Lending further credence to this theory is the timing of it. One and off since the summer, the MTA has halted L train service between Brooklyn and Manhattan over the weekend to prep for the Sandy Fix-and-Fortify work. Had Cuomo wanted unfettered access to the Canarsie Tunnels, he could have gathered his groups of experts at any point over the past few months for hours upon hours of access to the tubes without inconvenience a bunch of people just trying to get home or get to work late at night.
And what of these experts? As I noted, Cuomo has been awfully tight-lipped about how these experts are. He offered some additional commentary to Chartock:
We’re assembling a team of outside the box thinkers who have nothing to do with government. They’re just international experts in tunnel construction and electric systems and I’ve asked them to come take a look just so New Yorkers have confidence that every option has been explored. I think if they know that they’ll feel better about the delay because they’ll know it wasn’t capricious, it’s not arbitrary, it’s not incompetence. Everything that can be done has been done and that’ll make me feel better on a personal level if nothing else.

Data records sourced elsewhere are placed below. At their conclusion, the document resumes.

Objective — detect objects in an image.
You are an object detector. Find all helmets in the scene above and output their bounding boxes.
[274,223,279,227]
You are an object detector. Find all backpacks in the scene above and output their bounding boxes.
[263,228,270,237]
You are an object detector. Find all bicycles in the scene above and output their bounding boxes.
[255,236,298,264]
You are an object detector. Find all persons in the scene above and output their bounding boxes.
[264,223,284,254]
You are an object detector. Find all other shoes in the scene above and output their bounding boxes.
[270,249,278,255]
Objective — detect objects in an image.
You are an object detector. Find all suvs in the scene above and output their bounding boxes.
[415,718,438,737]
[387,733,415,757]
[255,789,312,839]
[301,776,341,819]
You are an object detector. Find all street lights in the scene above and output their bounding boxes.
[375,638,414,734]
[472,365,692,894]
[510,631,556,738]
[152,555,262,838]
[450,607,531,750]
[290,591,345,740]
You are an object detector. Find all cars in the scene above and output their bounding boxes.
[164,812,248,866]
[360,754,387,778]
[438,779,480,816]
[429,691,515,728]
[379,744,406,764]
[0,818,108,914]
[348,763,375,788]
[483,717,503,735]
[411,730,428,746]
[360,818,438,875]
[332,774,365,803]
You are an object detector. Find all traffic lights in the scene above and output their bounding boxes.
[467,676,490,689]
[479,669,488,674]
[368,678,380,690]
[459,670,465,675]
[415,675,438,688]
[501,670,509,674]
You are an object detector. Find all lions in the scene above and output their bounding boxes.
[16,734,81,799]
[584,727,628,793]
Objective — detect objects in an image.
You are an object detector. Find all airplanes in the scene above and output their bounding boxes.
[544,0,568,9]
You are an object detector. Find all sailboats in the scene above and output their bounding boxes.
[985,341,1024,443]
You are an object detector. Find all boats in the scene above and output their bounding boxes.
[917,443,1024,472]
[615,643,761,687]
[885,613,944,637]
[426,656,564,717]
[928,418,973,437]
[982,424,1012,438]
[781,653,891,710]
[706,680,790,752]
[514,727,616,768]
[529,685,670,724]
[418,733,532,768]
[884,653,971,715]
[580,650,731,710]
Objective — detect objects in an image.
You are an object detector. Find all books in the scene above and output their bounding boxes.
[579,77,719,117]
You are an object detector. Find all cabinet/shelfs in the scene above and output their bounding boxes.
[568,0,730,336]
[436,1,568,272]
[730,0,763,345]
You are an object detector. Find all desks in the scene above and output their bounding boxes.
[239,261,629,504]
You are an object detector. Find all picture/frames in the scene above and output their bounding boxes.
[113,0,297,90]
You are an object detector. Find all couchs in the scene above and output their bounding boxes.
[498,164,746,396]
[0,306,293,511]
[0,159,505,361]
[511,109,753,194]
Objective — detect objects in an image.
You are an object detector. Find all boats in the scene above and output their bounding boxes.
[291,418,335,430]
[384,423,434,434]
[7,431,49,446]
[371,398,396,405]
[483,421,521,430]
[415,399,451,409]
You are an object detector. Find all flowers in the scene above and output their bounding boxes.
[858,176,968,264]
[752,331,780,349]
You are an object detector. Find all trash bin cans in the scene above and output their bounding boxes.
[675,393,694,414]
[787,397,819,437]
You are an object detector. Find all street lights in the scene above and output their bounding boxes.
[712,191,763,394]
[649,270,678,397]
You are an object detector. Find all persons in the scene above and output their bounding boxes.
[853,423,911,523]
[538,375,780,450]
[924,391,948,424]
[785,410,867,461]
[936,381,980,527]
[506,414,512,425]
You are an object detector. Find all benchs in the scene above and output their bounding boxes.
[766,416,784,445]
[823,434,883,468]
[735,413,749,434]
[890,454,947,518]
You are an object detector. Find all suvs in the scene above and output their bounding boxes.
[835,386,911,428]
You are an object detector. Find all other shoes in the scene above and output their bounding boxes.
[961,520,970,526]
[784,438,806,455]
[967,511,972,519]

Imagine being the people at the MTA who have slaved over these plans for years, faced with the pressure of reducing the timeline as much as possible, just to Cuomo step in with a bunch of folks at the last minute to second-guess your work for a photo op. Perhaps the MTA hasn’t earned the benefit of this doubt, and heaven knows we can point to countless examples of ineptly managed and delivered MTA construction projects. But the Sandy work has been smooth and on time. There is no reason to think the L train work wouldn’t be, and anyway, the time to consult with experts was years ago and not months before the shutdown starts and after work has begun and contracts awarded. That Cuomo hasn’t even opened this event to press indicates to me as well that his experts are far from expert, but we’ll only find out from the MTA or Governor’s office (or if anyone stakes out either end of the L train tunnels to see who shows up with the governor on Thursday night).
Ultimately, here’s what I think is happening: After two years of lengthy discussions, numerous studies and tons of public meetings, Andrew Cuomo is stopping L train service for some period of time so he can hold a photo op inside a tunnel that’s shutting down in four months. In a few weeks, the MTA will hold a press conference to announce that they’re going to try to finish the L train work in less than 15 months — perhaps, say, 13 months — but can’t make any guarantees. Cuomo, suddenly in charge of the MTA again, will take credit for the good news, and that will be that. It’s a blatant stunt with a clear endgame for no real reason, but make no mistake about it: Yet again, it’s a clear sign that Cuomo is in charge of the MTA, and the MTA will respond to his whim no matter the scope or impact on customers.